# [George McNinch](http://gmcninch.math.tufts.edu) Math 87 - Spring 2026

# Integer programming -- Knapsack problem example

# Week 5



# The Hiking Trip Problem
You're going on a day hike and can carry at most 15 kg in your backpack. You have 6 items to choose from:

| Item | Weight (kg) | Value/utility |
|------|-------------|-------------------|
| Water | 3 | 10 |
| Food | 4 | 9 |
| First-aid kit | 2 | 7 |
| Rain jacket | 2 | 6 |
| Camera | 3 | 5 |
| Book | 3 | 3 |

The goal is to maximize the utility of objects packed in your backpack.

We are going to use `PuLP` to solve this problem.

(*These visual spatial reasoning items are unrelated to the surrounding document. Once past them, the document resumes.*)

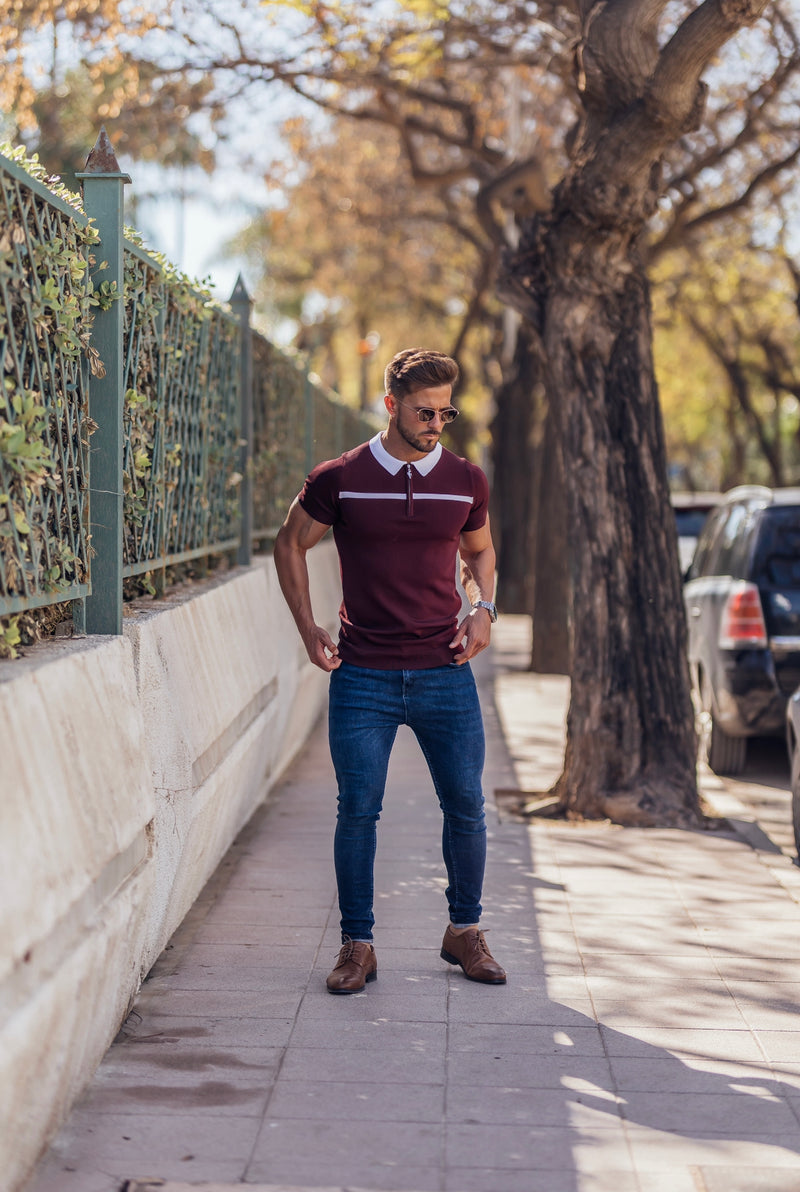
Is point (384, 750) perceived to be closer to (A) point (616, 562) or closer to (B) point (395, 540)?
(B) point (395, 540)

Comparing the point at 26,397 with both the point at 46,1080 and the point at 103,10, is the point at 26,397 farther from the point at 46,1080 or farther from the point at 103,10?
the point at 103,10

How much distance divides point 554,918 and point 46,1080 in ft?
9.41

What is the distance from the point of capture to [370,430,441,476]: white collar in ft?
15.9

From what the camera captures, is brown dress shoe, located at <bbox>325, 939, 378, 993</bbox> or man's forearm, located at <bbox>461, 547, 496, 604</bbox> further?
man's forearm, located at <bbox>461, 547, 496, 604</bbox>

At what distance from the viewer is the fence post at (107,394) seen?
4730 millimetres

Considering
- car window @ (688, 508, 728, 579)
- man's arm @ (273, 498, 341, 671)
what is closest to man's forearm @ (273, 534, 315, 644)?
man's arm @ (273, 498, 341, 671)

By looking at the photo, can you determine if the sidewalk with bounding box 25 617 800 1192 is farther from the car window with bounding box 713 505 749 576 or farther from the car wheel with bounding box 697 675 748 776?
the car window with bounding box 713 505 749 576

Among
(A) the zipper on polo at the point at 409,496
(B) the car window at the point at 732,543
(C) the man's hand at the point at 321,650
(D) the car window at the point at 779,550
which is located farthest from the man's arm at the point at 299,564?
(B) the car window at the point at 732,543

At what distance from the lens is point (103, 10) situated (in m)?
11.8

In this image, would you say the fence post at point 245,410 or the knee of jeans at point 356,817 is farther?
the fence post at point 245,410

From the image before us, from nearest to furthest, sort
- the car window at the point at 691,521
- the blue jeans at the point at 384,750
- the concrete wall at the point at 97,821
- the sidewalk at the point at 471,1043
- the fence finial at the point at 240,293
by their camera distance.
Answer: the concrete wall at the point at 97,821
the sidewalk at the point at 471,1043
the blue jeans at the point at 384,750
the fence finial at the point at 240,293
the car window at the point at 691,521

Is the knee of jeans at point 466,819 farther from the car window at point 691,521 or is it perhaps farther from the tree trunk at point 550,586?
the car window at point 691,521

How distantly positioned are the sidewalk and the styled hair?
194cm

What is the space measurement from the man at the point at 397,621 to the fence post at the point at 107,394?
0.58 m
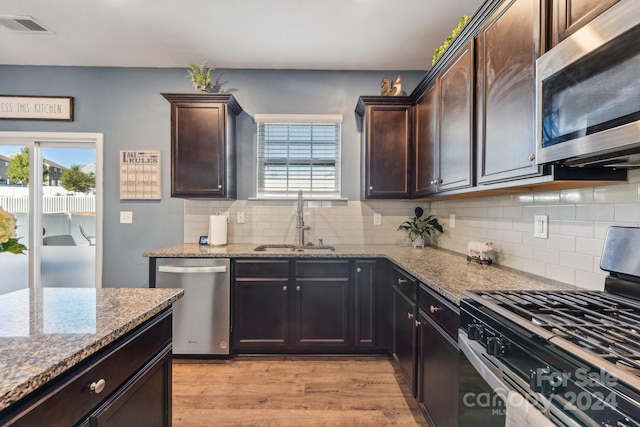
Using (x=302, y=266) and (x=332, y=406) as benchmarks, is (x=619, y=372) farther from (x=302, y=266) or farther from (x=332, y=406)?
(x=302, y=266)

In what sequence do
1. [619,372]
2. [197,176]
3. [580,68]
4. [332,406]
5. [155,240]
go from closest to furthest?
[619,372] < [580,68] < [332,406] < [197,176] < [155,240]

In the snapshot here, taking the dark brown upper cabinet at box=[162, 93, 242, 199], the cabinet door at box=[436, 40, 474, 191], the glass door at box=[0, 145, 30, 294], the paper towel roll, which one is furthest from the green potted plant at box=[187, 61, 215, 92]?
the cabinet door at box=[436, 40, 474, 191]

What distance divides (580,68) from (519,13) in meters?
0.57

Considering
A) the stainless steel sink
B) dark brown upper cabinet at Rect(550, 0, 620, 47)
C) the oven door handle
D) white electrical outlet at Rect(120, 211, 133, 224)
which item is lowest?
the oven door handle

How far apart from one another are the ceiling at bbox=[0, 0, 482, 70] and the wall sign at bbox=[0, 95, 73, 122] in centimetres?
37

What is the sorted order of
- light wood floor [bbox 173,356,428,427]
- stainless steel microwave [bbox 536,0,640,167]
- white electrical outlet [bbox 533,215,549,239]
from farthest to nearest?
1. light wood floor [bbox 173,356,428,427]
2. white electrical outlet [bbox 533,215,549,239]
3. stainless steel microwave [bbox 536,0,640,167]

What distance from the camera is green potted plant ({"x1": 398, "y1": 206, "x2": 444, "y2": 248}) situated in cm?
291

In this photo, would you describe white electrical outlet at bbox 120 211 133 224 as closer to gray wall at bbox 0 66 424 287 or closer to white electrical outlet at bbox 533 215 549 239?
gray wall at bbox 0 66 424 287

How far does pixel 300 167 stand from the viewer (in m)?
3.24

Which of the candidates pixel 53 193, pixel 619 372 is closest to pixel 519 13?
pixel 619 372

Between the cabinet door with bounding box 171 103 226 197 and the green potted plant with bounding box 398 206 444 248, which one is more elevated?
the cabinet door with bounding box 171 103 226 197

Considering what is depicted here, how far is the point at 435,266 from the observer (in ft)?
6.52

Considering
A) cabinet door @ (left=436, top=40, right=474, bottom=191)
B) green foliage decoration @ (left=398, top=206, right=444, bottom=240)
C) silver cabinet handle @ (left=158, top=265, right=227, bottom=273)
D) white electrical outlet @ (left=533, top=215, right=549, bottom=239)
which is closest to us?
white electrical outlet @ (left=533, top=215, right=549, bottom=239)

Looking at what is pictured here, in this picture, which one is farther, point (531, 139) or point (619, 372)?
point (531, 139)
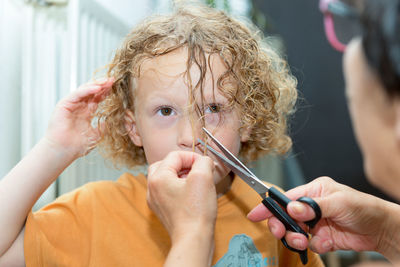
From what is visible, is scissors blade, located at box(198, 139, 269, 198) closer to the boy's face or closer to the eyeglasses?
the boy's face

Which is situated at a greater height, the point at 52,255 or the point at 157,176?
the point at 157,176

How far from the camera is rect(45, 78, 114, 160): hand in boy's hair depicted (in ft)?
2.63

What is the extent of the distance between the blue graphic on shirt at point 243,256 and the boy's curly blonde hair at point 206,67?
23 cm

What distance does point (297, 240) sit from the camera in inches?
23.7

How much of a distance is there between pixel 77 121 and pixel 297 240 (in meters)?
0.51

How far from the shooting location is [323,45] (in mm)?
830

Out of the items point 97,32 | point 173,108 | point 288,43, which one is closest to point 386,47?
point 173,108

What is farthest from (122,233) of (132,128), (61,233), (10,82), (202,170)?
(10,82)

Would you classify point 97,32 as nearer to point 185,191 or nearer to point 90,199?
point 90,199

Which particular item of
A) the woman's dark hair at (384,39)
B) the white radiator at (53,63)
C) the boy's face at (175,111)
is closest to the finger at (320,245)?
the boy's face at (175,111)

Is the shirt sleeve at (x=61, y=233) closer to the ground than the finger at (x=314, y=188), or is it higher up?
closer to the ground

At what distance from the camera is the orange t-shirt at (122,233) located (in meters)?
0.73

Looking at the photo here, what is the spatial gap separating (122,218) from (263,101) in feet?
1.29

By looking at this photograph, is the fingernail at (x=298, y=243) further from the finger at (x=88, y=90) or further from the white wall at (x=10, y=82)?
the white wall at (x=10, y=82)
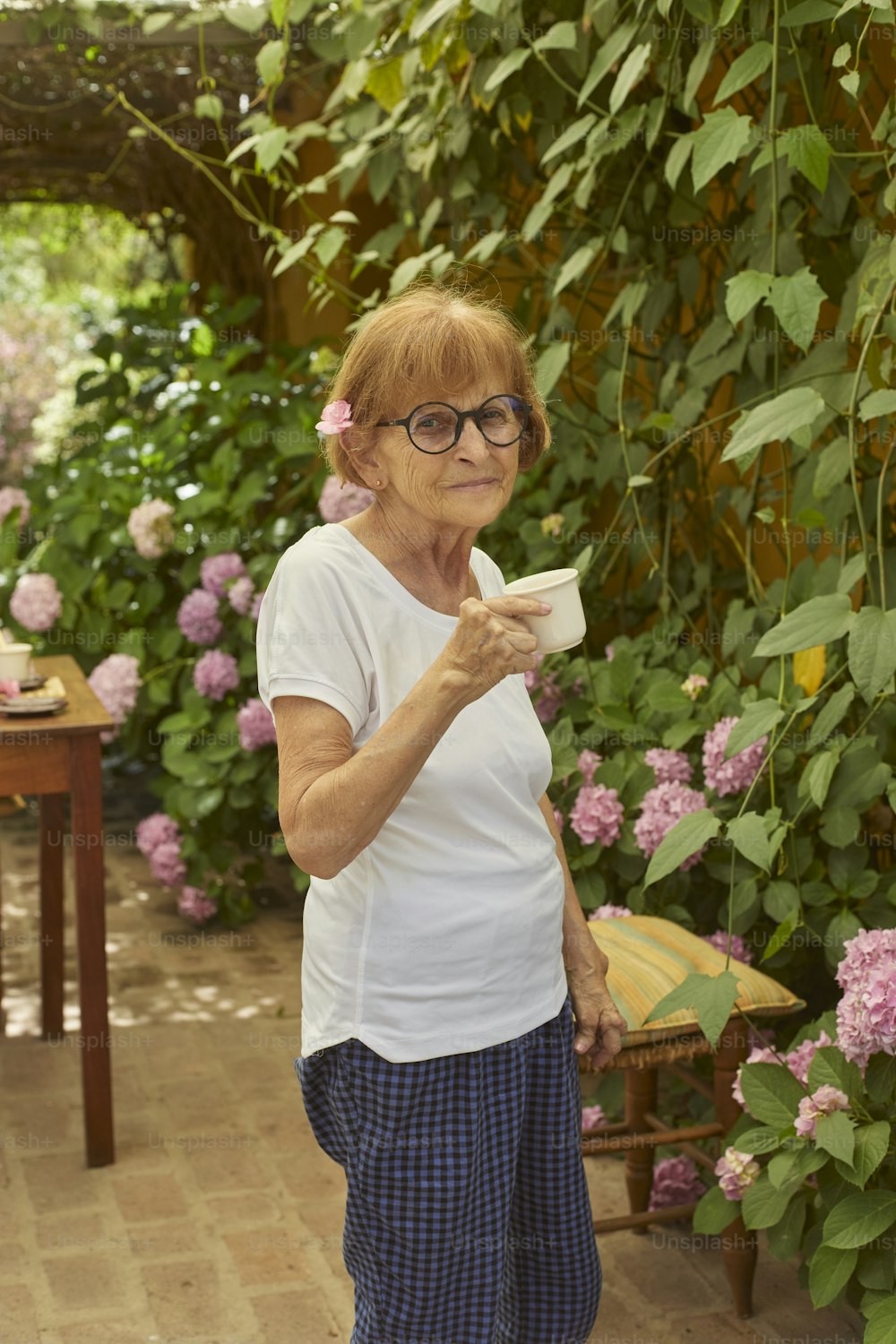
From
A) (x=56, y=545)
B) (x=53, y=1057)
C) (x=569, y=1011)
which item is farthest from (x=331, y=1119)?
(x=56, y=545)

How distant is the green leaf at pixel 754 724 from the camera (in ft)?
7.99

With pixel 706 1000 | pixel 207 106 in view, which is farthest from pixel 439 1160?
pixel 207 106

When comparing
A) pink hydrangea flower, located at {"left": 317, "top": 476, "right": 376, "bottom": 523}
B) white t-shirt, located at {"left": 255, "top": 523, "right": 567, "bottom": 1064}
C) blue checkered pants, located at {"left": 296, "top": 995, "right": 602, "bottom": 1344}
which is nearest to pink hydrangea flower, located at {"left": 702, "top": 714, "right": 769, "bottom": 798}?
blue checkered pants, located at {"left": 296, "top": 995, "right": 602, "bottom": 1344}

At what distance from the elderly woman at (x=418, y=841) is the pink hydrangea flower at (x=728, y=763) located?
98 centimetres

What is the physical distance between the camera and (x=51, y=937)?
12.8 feet

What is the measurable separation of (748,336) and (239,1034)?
7.35 ft

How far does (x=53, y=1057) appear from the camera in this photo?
380 centimetres

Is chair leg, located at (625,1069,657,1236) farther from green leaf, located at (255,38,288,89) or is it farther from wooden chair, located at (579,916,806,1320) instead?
green leaf, located at (255,38,288,89)

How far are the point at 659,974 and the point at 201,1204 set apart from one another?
3.88ft

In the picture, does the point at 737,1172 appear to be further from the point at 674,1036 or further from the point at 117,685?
the point at 117,685

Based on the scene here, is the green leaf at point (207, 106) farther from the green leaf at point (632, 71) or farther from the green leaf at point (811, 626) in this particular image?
the green leaf at point (811, 626)

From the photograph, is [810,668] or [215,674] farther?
[215,674]

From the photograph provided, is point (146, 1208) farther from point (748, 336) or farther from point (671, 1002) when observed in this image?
point (748, 336)

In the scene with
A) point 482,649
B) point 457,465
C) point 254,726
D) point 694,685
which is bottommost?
point 254,726
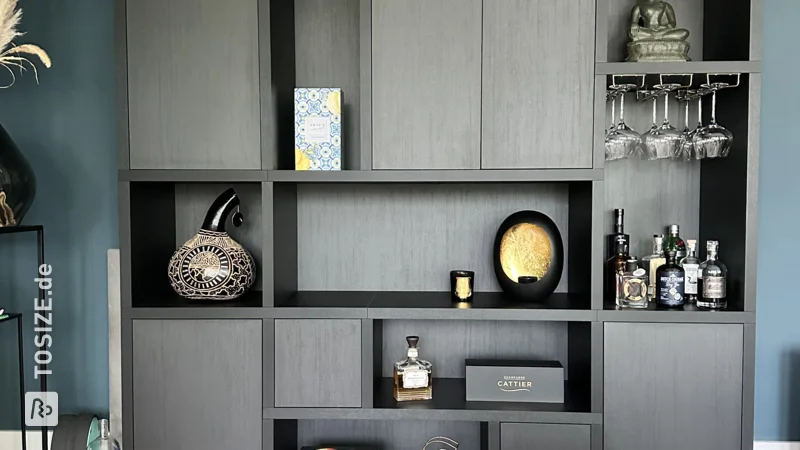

`PuLP` uses branch-and-bound internally, similar to what we discussed earlier, but with enhancements:
1. It solves the LP relaxation (allows fractional quantities) to get an upper bound
2. It intelligently chooses which variable to branch on using heuristics like:

Variables closest to 0.5 (most fractional)
Variables that appear in many constraints
Problem-specific strategies

3. It prunes branches when the LP relaxation can't beat the best integer solution found so far
4. Modern solvers add many optimizations:

Cutting planes - add extra constraints to tighten the LP relaxation
Heuristics - quickly find good (not necessarily optimal) integer solutions
Preprocessing - simplify the problem before solving
Parallel search - explore multiple branches simultaneously

In [47]:
from pulp import *

# Create problem
prob = LpProblem("Knapsack", LpMaximize)

# Items: (name, weight, value)
items = {
    'Water':      {"weight": 3, "utility": 10},
    'Food':       {"weight": 4, "utility":  9},
    'FirstAid':   {"weight": 2, "utility":  7},
    'RainJacket': {"weight": 2, "utility":  6},
    'Camera':     {"weight": 3, "utility":  5},
    'Book':       {"weight": 3, "utility":  3}
}


# Binary variables: take item or not
x = {name: LpVariable(name, cat='Binary') for name in items}
x


{'Water': Water,
 'Food': Food,
 'FirstAid': FirstAid,
 'RainJacket': RainJacket,
 'Camera': Camera,
 'Book': Book}

In [21]:
# we can get all the 'utility' values:
[ items[name]["utility"] * x[name] for name in items ]

[10*Water + 0,
 9*Food + 0,
 7*FirstAid + 0,
 6*RainJacket + 0,
 5*Camera + 0,
 3*Book + 0]

In [49]:
2*x["Water"]

2*Water + 0

In [22]:
# we need to create the objective function from these utility values.
# pulp has us do so by "adding" this vector to the problem using the += operator.

# Objective: maximize total utility
prob += lpSum(items[name]["utility"] * x[name] for name in items)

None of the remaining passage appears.